Faltan 10 minutos para las
7:00 am y en el altavoz comienzan a llamar a todos los nadadores para los 10k. Alrededor
de la zona de salida, que está en la playa, se encuentran todos los
competidores con sus equipos y familiares haciendo los últimos ajustes y
preparaciones. Se ven algunos untándose bloqueador, otros más ajustando sus
boyas, rectificando sus gorras, etc. Abrazos y palabras de buena fortuna es lo
único que se escucha cerca de la zona de salida. Cuando se acerca el momento de
entrar al agua, en la zona de los competidores se siente la adrenalina al 100,
pero también se sienten las oraciones elevadas por todos los familiares que
esperan en la orilla y que lo único que hacen es desear que a sus competidores
les vaya bien.

▶ _SECCIÓN DE DATOS_
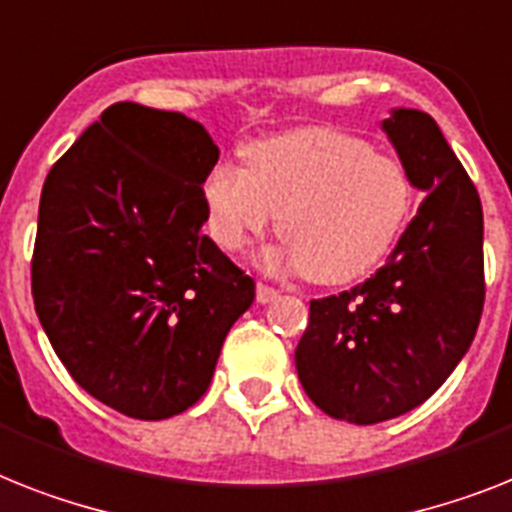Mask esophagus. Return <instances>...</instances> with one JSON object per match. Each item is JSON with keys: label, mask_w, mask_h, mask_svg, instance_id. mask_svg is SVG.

▶ _ENUNCIADO_
Copia textualmente el fragmento del extracto sobre la salida de los 10k que se abre con las palabras que contienen "Faltan 10 minutos" y se cierra con "les vaya bien.".

▶ _RESPUESTA_
Faltan 10 minutos para las
7:00 am y en el altavoz comienzan a llamar a todos los nadadores para los 10k. Alrededor
de la zona de salida, que está en la playa, se encuentran todos los
competidores con sus equipos y familiares haciendo los últimos ajustes y
preparaciones. Se ven algunos untándose bloqueador, otros más ajustando sus
boyas, rectificando sus gorras, etc. Abrazos y palabras de buena fortuna es lo
único que se escucha cerca de la zona de salida. Cuando se acerca el momento de
entrar al agua, en la zona de los competidores se siente la adrenalina al 100,
pero también se sienten las oraciones elevadas por todos los familiares que
esperan en la orilla y que lo único que hacen es desear que a sus competidores
les vaya bien.